PROSODIC PHRASING AND WORDBREAKS’ StRENGTH IN THE SPOKEN TEXT (DATA OF PERCEPTION EXPERIMENT)


2018. № 3 (17), 128-140

 Lomonosov Moscow State University

Abstract:

 The paper discusses the problem of oral speech prosodic phrasing, gives a brief description of the history of the issue, clarifies the basic terms, explains the concept of prosodic break and word boundary strength. The role of Russian linguists and textologists in the discovery of this phonetic phenomenon and in understanding its hierarchical and functional nature is shown. Examples of prosodic labeling of spoken Russian texts are given, which are available in the works by L. V. Shcherba and R. I. Avanesov. The experimental study is described in this paper has a twofold purpose: 1. To test the hypothesis about the hierarchical nature of prosodic phrasing and its mapping in the prosodic breaks’ depth; 2. To substantiate the adequacy of distinguishing 5 levels of the wordbreak’ strength as a means of quantifying the prosodic breaks depth in the spoken text. The experiment design was developed under the assumption that perception would be most consistent when the number of distinct levels of prosodic breaks in the evaluation scale would be most closely correspond to the reliable perception of the listeners. As a result, it was shown statistically reliable that listeners consistently distinguish no more than 5 levels of break’s strength.
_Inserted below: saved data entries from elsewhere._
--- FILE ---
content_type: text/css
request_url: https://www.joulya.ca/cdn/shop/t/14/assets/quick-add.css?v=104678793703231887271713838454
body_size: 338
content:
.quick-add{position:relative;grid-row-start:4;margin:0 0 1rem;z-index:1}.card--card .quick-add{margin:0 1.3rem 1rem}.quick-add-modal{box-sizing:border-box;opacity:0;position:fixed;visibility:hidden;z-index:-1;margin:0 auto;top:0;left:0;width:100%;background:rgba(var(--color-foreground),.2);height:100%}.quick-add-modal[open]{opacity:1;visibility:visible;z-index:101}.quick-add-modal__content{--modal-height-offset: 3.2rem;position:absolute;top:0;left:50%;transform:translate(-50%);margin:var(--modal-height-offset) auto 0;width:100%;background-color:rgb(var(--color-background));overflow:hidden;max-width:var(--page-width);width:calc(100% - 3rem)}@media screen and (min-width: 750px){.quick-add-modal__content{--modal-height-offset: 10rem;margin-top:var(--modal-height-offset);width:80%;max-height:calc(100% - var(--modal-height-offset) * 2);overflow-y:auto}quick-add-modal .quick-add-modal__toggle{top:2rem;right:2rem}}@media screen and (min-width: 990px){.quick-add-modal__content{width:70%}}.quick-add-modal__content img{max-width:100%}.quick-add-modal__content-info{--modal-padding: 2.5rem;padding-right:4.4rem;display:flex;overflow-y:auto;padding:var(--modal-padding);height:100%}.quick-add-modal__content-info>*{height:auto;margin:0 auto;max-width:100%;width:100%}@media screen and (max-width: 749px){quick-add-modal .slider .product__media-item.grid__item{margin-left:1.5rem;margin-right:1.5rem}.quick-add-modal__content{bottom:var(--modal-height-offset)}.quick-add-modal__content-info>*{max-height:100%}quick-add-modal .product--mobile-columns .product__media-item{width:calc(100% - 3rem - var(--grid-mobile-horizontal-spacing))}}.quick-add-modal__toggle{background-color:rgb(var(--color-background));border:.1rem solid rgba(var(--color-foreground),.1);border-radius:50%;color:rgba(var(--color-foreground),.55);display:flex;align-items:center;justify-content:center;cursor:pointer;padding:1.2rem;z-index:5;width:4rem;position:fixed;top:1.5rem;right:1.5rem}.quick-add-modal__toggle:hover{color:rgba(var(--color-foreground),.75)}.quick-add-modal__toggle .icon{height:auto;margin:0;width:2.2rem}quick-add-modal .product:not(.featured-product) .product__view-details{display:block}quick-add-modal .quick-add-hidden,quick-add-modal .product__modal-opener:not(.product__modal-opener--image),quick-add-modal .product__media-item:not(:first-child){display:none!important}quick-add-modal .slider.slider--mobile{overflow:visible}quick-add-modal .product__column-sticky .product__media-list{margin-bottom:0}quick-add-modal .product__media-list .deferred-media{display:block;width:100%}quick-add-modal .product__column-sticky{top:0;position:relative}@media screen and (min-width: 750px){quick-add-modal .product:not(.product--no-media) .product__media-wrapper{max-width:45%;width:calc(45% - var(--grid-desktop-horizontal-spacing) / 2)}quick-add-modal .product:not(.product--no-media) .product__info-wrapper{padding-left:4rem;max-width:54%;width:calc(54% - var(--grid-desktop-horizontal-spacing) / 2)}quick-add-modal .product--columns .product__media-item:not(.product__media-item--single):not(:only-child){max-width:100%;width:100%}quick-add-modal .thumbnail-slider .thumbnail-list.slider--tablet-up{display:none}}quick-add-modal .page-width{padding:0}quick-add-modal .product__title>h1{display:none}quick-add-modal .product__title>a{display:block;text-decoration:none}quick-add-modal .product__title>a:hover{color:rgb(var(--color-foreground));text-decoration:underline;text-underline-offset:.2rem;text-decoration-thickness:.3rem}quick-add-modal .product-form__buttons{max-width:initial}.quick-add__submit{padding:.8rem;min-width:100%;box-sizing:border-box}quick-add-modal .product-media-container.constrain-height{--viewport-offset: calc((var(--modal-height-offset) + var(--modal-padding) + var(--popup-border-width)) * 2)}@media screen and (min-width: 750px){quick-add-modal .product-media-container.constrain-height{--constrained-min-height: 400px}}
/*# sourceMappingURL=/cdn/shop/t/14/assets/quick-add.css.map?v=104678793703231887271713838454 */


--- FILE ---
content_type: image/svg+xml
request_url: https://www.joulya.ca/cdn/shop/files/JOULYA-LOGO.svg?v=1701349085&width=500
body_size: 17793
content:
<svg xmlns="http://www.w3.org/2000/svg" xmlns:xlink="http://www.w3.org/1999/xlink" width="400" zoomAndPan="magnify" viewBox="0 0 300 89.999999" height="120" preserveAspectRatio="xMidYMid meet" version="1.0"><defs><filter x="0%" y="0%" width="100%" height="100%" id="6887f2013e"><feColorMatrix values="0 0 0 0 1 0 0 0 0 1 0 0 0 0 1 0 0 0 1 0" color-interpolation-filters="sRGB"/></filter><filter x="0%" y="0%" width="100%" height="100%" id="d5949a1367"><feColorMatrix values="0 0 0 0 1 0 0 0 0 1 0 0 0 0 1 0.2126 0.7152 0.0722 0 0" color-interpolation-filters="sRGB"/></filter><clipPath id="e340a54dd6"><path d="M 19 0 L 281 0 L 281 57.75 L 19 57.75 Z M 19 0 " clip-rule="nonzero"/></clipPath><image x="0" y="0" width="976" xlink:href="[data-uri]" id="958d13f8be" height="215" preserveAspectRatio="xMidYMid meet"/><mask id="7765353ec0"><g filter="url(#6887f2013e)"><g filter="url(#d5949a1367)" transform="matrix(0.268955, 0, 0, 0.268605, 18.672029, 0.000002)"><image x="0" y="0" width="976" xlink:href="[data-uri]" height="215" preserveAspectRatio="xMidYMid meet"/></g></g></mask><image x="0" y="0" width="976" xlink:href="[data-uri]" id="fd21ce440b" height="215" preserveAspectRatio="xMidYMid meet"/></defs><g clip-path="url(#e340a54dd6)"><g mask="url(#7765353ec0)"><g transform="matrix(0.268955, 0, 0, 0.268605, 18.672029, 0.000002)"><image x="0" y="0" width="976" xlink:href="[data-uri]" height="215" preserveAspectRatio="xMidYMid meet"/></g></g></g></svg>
So it makes no sense to use more detailed evaluation scales in further studies. This conclusion is confirmed by the results of appraisal perception experiments on the material of other languages (English and Dutch). It can be assumed that the maximum 5-level scale reflects the universal properties of human perceptual sensations in the analyzed phonetic space. The final part of the paper presents the results of the obtained data analysis in the statistical package STATISTICA: numerical characteristics of dependencies between the prosodic breaks’ depth, pauses duration on the word boundaries, punctuation marks, elements of syntactic labeling.